Showtime, A CBS Inc’s Website caught Mining Monero over the weekend

The flagship Showtime.com and its immediate-access ShowtimeAnytime.com sibling quietly pulled in code that made browsers to blow spare processor time adding new Monero coins a privacy-focused option to the ever-popular Bitcoin. The protected software typically occupied as much as 60 percent of CPU space on computers visiting the sites.
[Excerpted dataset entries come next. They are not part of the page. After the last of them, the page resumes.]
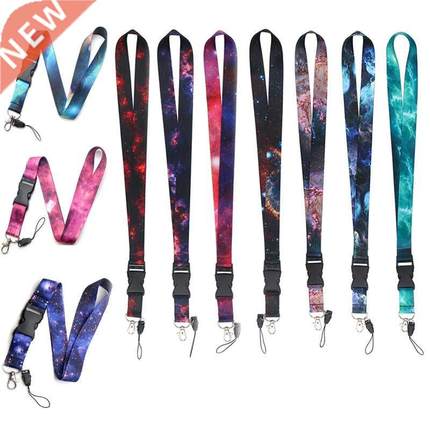 1PCS Badge Holder Starry Sky Elements Lanyards Key Chain Col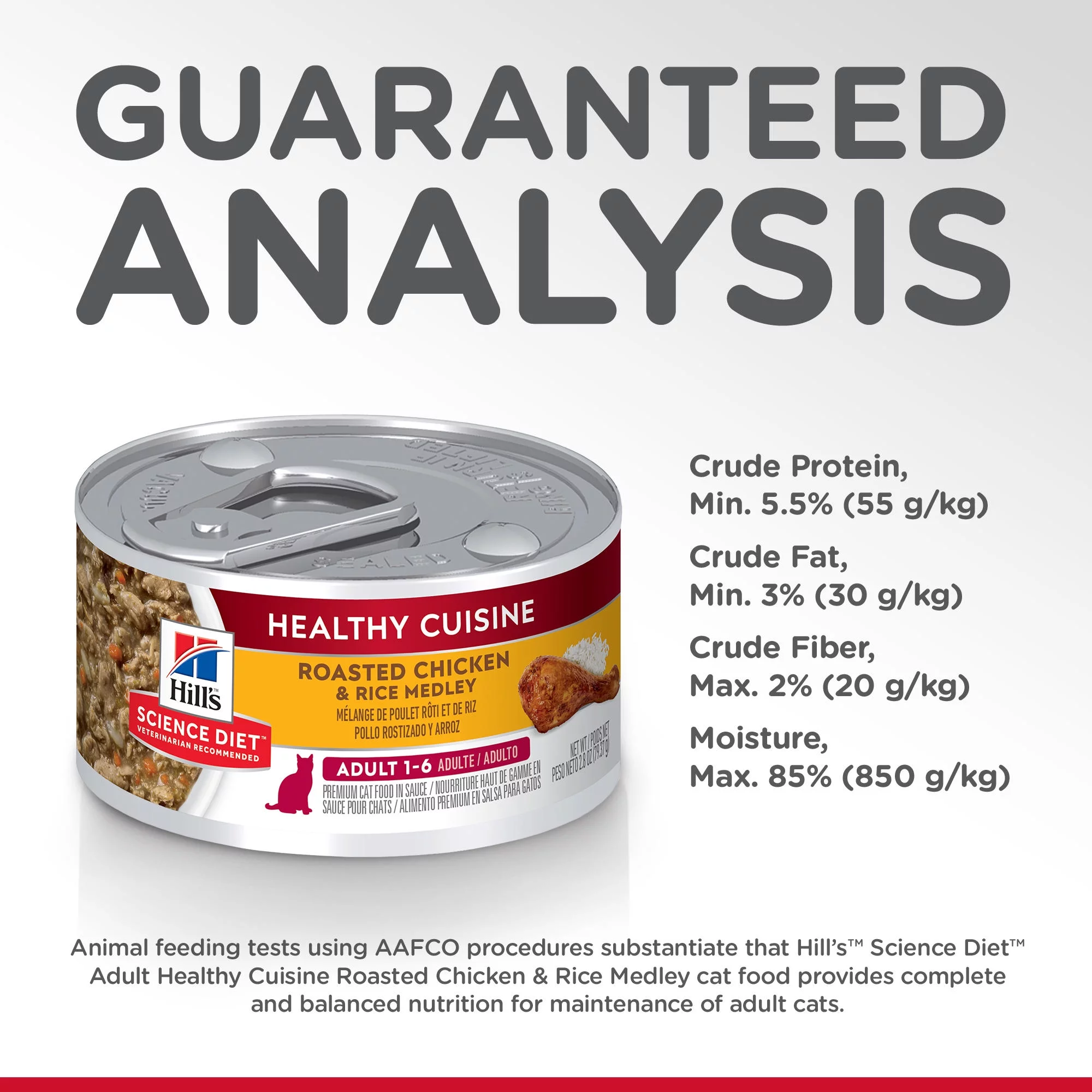 Hill's Science Diet Adult Healthy Cuisine Canned Cat Food, Roasted Chicken & Rice Medley, 2.8 oz, 24 Pack wet cat food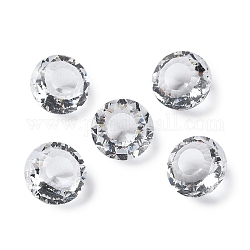 Cabochons en verre transparent strass, facette, pointé en arrière, diamant, clair, 10x7mm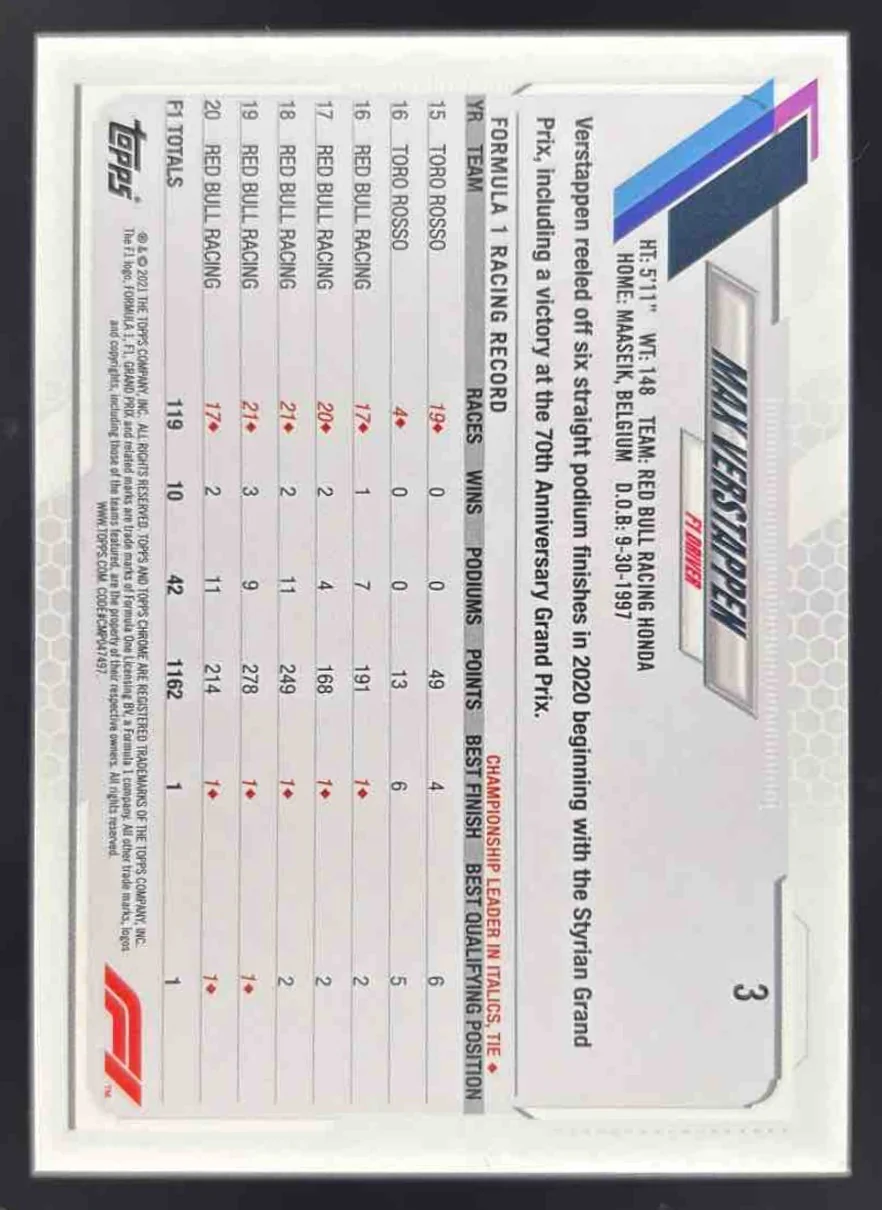 2021 Topps Chrome Formula 1 #3 Max Verstappen - Image 2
The scripts were signed by Code Hive, a legit outfit that provides JavaScript to website owners: webmasters add the key to their pages so that they can get slivers of cash from each visitor as an option to serving adverts to generate revenue. Over time, coins minted by the Code-Hive-hosted scripts adds up and is given from Coin Hive to the site’s managers. One Monero coin, 1 XMR, is worth about $92 right now.

However, it’s very unlikely that a large company like CBS would smuggle such a piece of mining code onto its dot-coms especially since it requires subscribers to watch the hit TV shows online implying someone hacked the websites’ source code to include the mining JavaScript and make a quick buck.

The JavaScript, which looked on the sites at the start of the weekend and disappeared by Monday, sits between HTML commentary tags that seem to be an insert from web analytics biz New Relic. Again, it is questionable that an analytics company would carefully stash coin-mining scripts onto its consumers’ pages, so the code must have originated from another source or was introduced by miscreants who had endangered Showtime’s systems.